QUOTED TEXT:
____
At the turn of the 21st century, access was a problem for people in
East Texas who wanted to learn the history of the area – and for teachers who
wanted to teach about it. Museums and cultural societies had limited visiting
hours, and none of their collections were online.
To make historical resources available on the Web, the Ralph W.
Steen Library at Stephen F. Austin State University in Nacogdoches launched the
Texas TIDES Digital Learning Consortium project in 2002, funded by a state grant.
The Library worked with five local museums, libraries, and archives to start a
digital collection of resources – documents, photos, and oral histories – focused
on East Texas history. The resulting Web site contained lesson plans for fourth-
and seventh-grade history teachers, more than 10,000 digitized primary resources,
and a fully searchable database.
In 2005, the Library received a three-year, $570,000 National
Leadership Grant for Libraries to expand the Texas TIDES digital collections and
develop interdisciplinary learning communities.
Serving the K-12 Community
The TIDES (Teaching, Images and Digital Experiences) project
focused on two audiences: K-12 educators and students, as well as colleges
and universities.
During the grant period, most of the Library’s efforts revolved
around the K-12 audience. The TIDES team worked with 20 schools in East Texas,
hiring teachers to create lesson plans, training teachers to use the digital resources
in the classroom, and providing cultural resources in the form of virtual expeditions
and bilingual material.
____
(Collected data)
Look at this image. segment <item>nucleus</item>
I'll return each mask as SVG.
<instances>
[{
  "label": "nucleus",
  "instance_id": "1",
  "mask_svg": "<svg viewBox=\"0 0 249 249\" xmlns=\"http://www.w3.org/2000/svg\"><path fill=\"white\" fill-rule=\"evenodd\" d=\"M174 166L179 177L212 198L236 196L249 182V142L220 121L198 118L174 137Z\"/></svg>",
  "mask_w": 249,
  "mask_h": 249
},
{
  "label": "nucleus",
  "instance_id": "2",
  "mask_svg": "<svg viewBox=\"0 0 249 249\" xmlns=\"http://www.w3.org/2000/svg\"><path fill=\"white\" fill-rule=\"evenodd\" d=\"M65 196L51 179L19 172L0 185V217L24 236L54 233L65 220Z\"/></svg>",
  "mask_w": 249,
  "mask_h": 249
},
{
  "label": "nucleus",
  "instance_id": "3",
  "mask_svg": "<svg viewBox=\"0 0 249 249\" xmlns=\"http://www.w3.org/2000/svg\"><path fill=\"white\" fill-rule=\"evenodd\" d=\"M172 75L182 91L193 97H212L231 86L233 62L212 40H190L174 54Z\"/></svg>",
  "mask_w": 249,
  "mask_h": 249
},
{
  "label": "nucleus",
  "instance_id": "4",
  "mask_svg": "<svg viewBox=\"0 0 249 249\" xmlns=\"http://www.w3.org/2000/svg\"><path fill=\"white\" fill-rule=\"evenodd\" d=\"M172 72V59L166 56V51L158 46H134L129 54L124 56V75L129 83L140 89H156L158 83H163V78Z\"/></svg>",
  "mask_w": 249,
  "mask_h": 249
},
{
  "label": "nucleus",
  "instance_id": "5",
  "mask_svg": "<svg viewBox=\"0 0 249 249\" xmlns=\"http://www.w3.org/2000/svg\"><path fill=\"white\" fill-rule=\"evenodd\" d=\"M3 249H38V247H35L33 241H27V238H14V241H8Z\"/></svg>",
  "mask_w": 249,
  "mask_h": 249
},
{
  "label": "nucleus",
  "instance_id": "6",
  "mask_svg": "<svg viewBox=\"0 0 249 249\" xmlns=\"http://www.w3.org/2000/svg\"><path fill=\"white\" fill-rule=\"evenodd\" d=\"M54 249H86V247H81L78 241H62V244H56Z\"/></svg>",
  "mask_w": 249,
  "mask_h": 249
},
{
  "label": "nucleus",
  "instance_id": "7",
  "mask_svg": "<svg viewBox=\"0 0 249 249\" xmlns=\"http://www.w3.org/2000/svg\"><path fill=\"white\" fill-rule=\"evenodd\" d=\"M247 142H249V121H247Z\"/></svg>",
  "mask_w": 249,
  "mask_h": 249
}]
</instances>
____
EXERCISES TO COMPLETE:
a: Convert the microscopy region labeling entries into a JSON list of strings, one string per line with blank lines omitted, starting at the first line of the entries and ending at the line that contains "72V59L166 56V51L158 46H134L129", with both of those lines included.
b: Continue the account of the Texas TIDES project from its last sentence.

THE RESPONSES:
a:
[
  "Look at this image. segment <item>nucleus</item>",
  "I'll return each mask as SVG.",
  "<instances>",
  "[{",
  "  \"label\": \"nucleus\",",
  "  \"instance_id\": \"1\",",
  "  \"mask_svg\": \"<svg viewBox=\\\"0 0 249 249\\\" xmlns=\\\"http://www.w3.org/2000/svg\\\"><path fill=\\\"white\\\" fill-rule=\\\"evenodd\\\" d=\\\"M174 166L179 177L212 198L236 196L249 182V142L220 121L198 118L174 137Z\\\"/></svg>\",",
  "  \"mask_w\": 249,",
  "  \"mask_h\": 249",
  "},",
  "{",
  "  \"label\": \"nucleus\",",
  "  \"instance_id\": \"2\",",
  "  \"mask_svg\": \"<svg viewBox=\\\"0 0 249 249\\\" xmlns=\\\"http://www.w3.org/2000/svg\\\"><path fill=\\\"white\\\" fill-rule=\\\"evenodd\\\" d=\\\"M65 196L51 179L19 172L0 185V217L24 236L54 233L65 220Z\\\"/></svg>\",",
  "  \"mask_w\": 249,",
  "  \"mask_h\": 249",
  "},",
  "{",
  "  \"label\": \"nucleus\",",
  "  \"instance_id\": \"3\",",
  "  \"mask_svg\": \"<svg viewBox=\\\"0 0 249 249\\\" xmlns=\\\"http://www.w3.org/2000/svg\\\"><path fill=\\\"white\\\" fill-rule=\\\"evenodd\\\" d=\\\"M172 75L182 91L193 97H212L231 86L233 62L212 40H190L174 54Z\\\"/></svg>\",",
  "  \"mask_w\": 249,",
  "  \"mask_h\": 249",
  "},",
  "{",
  "  \"label\": \"nucleus\",",
  "  \"instance_id\": \"4\",",
  "  \"mask_svg\": \"<svg viewBox=\\\"0 0 249 249\\\" xmlns=\\\"http://www.w3.org/2000/svg\\\"><path fill=\\\"white\\\" fill-rule=\\\"evenodd\\\" d=\\\"M172 72V59L166 56V51L158 46H134L129 54L124 56V75L129 83L140 89H156L158 83H163V78Z\\\"/></svg>\","
]

b:
Partway into the grant, the Library discovered that what teachers
really needed was Hispanic cultural content, to connect with the growing population
of Hispanic students and have them participate more in class. To get that content,
the Library created partnerships with four Mexican schools, sent some East Texas
teachers to Mexico, and had Mexican teachers come to East Texas.
“We worked with K-12 teachers in East Texas and in Mexico
and really brought them in and got them involved,” explained Rachel Galan,
Associate Director for Library Information Services at the Steen Library. “So
they were involved in virtual field trip creation and they created lesson plans for
the classroom.”
Seven Texas teachers participated in nine Teacher Expeditions
over the course of the project. These included trips to Mexico as well as to
local institutions, such as the Tyler Museum of Art and the Caldwell Zoo.
The Library also formed two Curriculum Development Teams of teachers
who used material in the TIDES collection to create lesson plans. One was an art
teacher, which turned out to be a plus, because the local school district had slashed
or totally eliminated art programs in elementary schools.
“Having an art teacher on board who could add that component
into lesson plans that the subject area teachers were creating got everybody very
excited,” said Galan.
The Library gradually expanded the TIDES Web site, adding science
and world history resources and creating portals for each type of user – teachers;
elementary, middle, and high school students; and university folks.
“We did a lot of that work ourselves,” explained Galan.
“We went out, we photographed, we did the metadata. We didn’t ask institutions
to do that work.”
The Library worked with small, local institutions, such as the
Piney Woods Native Plant Center and the Texas Freshwater Fisheries Center, because
the larger collections were being handled by the University of North Texas and the
University of Houston.
“When we brought in teachers from Mexico, that really opened
the door to all of that Mexico content and cultural content that is available now.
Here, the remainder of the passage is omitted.